1.13k stars 227 forks source link

Regarding Model architecture #59

Closed bkumardevan07 closed 4 years ago

bkumardevan07 commented 4 years ago

Hey, I am new to tts and transformers. I looked into your code and found that you are using mel finear to cmpute stop prob while in paper they have used decoder output for predicting stop prob. Can you explain me? Please coorect me if I am wrong. Basically i saw Postnet code and infering from there.

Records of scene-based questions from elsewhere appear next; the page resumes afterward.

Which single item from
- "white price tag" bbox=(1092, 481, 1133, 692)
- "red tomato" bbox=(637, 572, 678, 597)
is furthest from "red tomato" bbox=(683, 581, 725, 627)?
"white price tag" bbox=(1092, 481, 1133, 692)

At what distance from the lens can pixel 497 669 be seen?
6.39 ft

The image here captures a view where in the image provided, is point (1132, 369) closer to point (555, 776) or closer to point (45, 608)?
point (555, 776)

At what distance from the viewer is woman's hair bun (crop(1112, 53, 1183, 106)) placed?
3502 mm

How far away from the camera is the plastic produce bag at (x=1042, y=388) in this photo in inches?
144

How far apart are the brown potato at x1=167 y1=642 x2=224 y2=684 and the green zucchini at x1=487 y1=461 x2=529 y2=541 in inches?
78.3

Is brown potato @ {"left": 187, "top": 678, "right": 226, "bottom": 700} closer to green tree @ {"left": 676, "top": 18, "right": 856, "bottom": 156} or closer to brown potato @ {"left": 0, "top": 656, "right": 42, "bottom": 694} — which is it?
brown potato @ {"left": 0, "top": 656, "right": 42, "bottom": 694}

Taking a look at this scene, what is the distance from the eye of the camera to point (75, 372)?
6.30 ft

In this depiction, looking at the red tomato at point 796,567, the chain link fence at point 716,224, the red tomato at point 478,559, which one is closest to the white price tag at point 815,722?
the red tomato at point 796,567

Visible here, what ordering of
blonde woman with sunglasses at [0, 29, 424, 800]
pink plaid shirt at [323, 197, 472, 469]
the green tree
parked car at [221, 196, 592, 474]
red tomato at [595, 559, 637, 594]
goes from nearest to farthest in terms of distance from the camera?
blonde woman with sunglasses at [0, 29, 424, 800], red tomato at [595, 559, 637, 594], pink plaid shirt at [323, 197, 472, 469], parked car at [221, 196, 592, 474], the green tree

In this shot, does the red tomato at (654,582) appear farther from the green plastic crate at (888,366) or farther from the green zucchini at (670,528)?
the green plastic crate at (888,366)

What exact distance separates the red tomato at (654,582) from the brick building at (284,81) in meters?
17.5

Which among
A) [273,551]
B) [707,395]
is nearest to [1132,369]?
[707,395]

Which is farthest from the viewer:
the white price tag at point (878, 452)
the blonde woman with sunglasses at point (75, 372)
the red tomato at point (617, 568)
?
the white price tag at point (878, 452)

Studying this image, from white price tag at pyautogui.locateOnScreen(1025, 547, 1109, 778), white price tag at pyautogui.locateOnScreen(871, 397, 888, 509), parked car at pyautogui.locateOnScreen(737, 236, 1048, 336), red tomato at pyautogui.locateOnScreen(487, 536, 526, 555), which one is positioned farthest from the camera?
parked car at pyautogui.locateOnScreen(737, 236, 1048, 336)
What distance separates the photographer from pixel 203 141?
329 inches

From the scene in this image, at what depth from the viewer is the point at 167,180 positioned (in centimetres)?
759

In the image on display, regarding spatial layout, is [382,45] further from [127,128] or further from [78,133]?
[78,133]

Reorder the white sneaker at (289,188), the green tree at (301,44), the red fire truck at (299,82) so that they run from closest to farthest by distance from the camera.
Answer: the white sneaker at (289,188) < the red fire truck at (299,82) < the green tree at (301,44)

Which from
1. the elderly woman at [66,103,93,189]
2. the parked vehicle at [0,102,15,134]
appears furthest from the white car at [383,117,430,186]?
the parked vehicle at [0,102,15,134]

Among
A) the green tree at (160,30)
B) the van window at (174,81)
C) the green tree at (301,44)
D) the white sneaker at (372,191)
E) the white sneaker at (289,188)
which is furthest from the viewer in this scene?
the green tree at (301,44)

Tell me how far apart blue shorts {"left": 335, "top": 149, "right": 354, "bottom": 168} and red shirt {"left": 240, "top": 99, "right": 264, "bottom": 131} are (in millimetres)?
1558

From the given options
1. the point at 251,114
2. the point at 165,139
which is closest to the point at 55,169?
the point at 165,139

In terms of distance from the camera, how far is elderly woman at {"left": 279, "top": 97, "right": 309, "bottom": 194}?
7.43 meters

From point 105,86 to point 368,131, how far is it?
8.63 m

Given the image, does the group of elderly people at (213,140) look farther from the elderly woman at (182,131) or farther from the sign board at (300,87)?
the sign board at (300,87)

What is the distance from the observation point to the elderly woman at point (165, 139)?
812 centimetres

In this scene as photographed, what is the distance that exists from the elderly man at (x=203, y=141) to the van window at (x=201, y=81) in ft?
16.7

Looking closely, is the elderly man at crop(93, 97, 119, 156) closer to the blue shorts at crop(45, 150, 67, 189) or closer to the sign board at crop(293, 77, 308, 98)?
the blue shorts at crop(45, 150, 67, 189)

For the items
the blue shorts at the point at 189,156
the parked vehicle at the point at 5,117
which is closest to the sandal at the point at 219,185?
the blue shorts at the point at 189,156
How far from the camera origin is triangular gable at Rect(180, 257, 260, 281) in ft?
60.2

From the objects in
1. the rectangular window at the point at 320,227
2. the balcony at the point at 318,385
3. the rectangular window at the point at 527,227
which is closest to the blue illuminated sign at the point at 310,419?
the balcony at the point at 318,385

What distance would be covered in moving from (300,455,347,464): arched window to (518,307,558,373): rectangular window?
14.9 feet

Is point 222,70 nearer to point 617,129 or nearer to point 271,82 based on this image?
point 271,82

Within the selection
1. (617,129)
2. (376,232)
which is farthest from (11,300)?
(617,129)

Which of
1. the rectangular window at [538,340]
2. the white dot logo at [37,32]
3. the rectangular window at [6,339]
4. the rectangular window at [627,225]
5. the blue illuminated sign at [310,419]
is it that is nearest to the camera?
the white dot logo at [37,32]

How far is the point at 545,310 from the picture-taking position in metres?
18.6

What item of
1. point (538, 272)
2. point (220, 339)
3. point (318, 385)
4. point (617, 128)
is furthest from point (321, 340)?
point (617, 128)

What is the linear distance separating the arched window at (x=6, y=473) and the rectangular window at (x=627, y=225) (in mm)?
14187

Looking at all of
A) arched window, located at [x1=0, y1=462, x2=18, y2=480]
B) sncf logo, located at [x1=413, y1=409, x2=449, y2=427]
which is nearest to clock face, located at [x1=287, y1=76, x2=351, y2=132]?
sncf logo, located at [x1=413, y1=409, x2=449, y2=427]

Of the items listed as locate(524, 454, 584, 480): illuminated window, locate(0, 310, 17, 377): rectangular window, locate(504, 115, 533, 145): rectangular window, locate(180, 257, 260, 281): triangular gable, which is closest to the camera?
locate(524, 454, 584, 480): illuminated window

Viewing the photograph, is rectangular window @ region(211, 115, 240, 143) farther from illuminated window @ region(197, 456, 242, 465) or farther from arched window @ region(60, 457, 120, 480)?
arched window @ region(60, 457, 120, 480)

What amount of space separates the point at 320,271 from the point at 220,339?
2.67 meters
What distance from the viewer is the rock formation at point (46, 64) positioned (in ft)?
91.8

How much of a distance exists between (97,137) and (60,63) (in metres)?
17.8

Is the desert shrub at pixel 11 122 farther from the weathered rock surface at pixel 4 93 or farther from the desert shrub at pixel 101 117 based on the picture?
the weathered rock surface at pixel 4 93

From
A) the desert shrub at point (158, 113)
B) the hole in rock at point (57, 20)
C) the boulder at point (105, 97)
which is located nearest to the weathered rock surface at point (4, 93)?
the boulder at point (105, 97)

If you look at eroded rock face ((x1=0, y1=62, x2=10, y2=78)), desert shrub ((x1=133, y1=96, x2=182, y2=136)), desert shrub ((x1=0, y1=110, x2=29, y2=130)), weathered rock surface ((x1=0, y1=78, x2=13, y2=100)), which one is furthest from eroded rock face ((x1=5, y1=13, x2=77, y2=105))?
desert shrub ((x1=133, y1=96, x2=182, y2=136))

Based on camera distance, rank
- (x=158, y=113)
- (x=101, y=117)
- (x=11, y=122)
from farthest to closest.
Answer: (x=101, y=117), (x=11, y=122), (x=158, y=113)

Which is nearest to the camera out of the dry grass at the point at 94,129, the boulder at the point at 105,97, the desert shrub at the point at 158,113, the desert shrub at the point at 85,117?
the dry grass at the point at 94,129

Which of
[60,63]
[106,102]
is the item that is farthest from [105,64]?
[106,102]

cfrancesco commented 4 years ago

What paper are you looking at? Here they use mel linear for stop prob. https://arxiv.org/pdf/1809.08895.pdf

3.7 Mel Linear, Stop Linear and Post-net Same as Tacotron2, we use two different linear projectionsto predict the mel spectrogram and the stop token respec-tively, and use a 5-layer CNN to produce a residual to refinethe reconstruction of mel spectrogram

bkumardevan07 commented 4 years ago

From the model architecture in paper (in fig 3 ) you will see they are projecting decoder output to Mel linear and decoder output is projected to stop linear not the output of Mel linear.

cfrancesco commented 4 years ago

Ah yes, you're right. The main difference here is that I use a time-wise reduction factor during training, so there is the need for an additional linear layer to project the decoder output to the original length, so I use that directly as linear mel. Replicating the paper a 100% would not be possible in this case, but one could add an additional linear layer after the projection to predict the linear mel and use the projection, as it is now, to predict the stop prob. I'm not sure this would make a difference but is for sure a discrepancy. Thanks for pointing it out!

bkumardevan07 commented 4 years ago

Thanks ...